Ich rannte so schnell ich konnte los. Ich sah noch einmal zu dem komischen Gefährt. Es war auf einmal sehr viel schneller. Wie konnte das sein? Was sollte ich jetzt tun?
Ich rannte weiter. Ich sah noch den Menschen darin, der mich angrinste. Das Ding kam genau auf mich zu und der junge Mensch sah aus, als fände er das sogar noch toll!
Was jetzt?
Ich war vor Schreck stehen geblieben, rannte jetzt aber wieder weiter. Zu spät!
PENG!
Ein Knall… woher kam der Knall nur?
Ich wollte aufstehen, aber mein Körper reagierte nicht auf mich! Ich wollte mich umsehe, konnte aber nur gerade eben den Kopf etwas heben.
Und jetzt waren sie da. Schmerzen! Überall! Ich lag auf der rechten Seite, im Gras. War ich geflogen? Wie ein Vogel?
Ich spürte meinen Körper nicht mehr. Aber ich schmeckte das Blut, was von irgendwo her in meinen Mund floss.
Mein Hals war trocken und ich versuchte, zu atmen, aber es ging nicht. Ich bekam keine Luft! Mama, wo war meine Mama?
Meine Gedärme vermischten sich mit meinem Blut, aber ich spürte nur die Schmerzen.
Ich versuchte, zu schreien, aber kein einziges Fiepen verließ meinen Mund.
Plötzlich war sie da, meine Mama. Und meine Brüder waren mit meinem Vater zusammen gekommen. Niemand berührte mich, alle sahen sie mich nur an. Waren sie wirklich da oder träumte ich das nur?

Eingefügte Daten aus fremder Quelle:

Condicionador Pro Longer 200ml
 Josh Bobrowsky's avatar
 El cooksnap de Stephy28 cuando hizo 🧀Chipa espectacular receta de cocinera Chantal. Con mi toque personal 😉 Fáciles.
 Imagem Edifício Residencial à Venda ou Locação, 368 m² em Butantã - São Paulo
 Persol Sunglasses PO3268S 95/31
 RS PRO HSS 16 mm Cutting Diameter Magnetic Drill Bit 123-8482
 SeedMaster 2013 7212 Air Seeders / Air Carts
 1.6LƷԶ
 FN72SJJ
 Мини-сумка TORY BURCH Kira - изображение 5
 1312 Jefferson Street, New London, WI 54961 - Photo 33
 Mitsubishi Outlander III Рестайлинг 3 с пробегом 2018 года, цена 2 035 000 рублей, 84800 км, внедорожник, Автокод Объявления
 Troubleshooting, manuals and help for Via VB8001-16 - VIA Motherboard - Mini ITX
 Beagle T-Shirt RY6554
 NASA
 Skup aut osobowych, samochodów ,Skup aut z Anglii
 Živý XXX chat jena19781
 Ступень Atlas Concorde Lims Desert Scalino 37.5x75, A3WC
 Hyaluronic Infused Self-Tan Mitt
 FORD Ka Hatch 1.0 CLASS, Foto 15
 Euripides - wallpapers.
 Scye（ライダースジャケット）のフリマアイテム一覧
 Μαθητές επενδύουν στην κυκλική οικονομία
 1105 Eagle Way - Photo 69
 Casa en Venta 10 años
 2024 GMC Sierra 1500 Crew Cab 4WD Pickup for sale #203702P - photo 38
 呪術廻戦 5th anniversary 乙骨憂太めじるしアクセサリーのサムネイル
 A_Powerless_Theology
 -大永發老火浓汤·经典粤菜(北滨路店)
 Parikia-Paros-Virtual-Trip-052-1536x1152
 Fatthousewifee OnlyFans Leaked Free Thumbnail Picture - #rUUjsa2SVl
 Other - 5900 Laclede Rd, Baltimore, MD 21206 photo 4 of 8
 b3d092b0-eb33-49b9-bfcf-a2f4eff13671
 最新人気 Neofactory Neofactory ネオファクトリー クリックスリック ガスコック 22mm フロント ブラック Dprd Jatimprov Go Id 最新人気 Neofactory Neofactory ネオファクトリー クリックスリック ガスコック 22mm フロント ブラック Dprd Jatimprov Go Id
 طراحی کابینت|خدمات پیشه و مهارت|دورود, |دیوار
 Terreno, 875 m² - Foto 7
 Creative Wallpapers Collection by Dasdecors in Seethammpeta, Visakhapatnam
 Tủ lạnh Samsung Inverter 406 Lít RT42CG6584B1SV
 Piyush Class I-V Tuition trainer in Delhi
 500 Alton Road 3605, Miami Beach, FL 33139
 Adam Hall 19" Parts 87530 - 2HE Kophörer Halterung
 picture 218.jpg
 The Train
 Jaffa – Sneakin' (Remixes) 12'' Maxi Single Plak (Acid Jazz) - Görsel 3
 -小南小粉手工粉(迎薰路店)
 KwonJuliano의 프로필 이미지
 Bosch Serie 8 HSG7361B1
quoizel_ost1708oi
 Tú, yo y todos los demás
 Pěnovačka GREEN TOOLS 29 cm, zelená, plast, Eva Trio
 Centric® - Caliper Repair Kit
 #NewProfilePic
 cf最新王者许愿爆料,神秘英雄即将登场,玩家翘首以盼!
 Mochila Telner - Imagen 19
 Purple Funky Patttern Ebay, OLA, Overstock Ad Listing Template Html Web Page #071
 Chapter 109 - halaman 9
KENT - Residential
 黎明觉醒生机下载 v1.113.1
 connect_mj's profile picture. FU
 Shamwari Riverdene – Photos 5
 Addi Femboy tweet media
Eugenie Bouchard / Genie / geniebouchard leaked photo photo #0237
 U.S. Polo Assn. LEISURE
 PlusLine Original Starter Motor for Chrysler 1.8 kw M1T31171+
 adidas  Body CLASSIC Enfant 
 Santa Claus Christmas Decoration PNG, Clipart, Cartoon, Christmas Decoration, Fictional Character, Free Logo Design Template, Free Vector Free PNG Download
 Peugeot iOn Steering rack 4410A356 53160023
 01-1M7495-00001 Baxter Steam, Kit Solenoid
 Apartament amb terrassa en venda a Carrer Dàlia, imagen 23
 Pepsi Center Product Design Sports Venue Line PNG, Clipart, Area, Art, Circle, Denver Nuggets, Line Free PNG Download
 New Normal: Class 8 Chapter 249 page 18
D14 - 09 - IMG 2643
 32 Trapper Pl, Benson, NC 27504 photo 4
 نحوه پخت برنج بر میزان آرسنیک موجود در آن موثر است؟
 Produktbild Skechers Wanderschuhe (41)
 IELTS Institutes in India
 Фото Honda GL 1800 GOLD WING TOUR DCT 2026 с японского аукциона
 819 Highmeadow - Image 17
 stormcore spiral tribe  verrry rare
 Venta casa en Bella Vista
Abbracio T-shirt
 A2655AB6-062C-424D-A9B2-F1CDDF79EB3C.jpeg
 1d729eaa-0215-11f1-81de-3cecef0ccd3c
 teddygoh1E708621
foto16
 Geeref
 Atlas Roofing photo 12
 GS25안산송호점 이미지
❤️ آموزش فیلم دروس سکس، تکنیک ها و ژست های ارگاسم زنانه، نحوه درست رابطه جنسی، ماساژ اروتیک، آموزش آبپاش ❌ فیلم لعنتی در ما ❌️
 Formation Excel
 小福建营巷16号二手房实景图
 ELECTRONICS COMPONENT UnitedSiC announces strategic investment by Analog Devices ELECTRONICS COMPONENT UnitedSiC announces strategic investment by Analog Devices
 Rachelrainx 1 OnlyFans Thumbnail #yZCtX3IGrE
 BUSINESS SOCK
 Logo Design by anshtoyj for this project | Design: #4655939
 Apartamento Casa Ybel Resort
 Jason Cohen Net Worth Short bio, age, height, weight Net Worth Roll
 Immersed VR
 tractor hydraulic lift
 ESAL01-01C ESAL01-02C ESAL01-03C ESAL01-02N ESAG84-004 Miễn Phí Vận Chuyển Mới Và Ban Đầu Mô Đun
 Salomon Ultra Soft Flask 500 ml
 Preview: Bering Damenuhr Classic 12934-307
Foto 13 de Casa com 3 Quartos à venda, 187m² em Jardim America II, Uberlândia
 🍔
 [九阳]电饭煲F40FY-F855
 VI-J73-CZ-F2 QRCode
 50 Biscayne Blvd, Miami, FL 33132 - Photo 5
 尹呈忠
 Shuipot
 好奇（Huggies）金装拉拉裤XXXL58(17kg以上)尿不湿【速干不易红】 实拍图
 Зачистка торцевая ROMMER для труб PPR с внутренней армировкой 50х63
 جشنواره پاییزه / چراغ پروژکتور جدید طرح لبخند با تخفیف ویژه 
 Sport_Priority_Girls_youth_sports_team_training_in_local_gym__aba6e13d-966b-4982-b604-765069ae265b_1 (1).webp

Alle anderen Eichhörnchen, die ich kannte waren auch gekommen.
Mein Leben zog jetzt langsam an mir vorüber. Ich sah meine Eiche und mein Nest und wie ein Männchen dort mit zwei kleinen Babys drin lag.
Ich weinte. Ohne Geräusche, aber ich spürte, wie es auf meiner Wange feucht wurde. Oder war das Blut?
Dann hörte mein kleines Herz langsam auf, zu schlagen. Ich spürte noch, wie Blut über meine Augen lief und ich nichts mehr sah. Ich schloss sie und lag reglos da. Tot.
Der Mensch war längst über alle Berge. Er hatte Spaß daran gehabt, mich zu töten.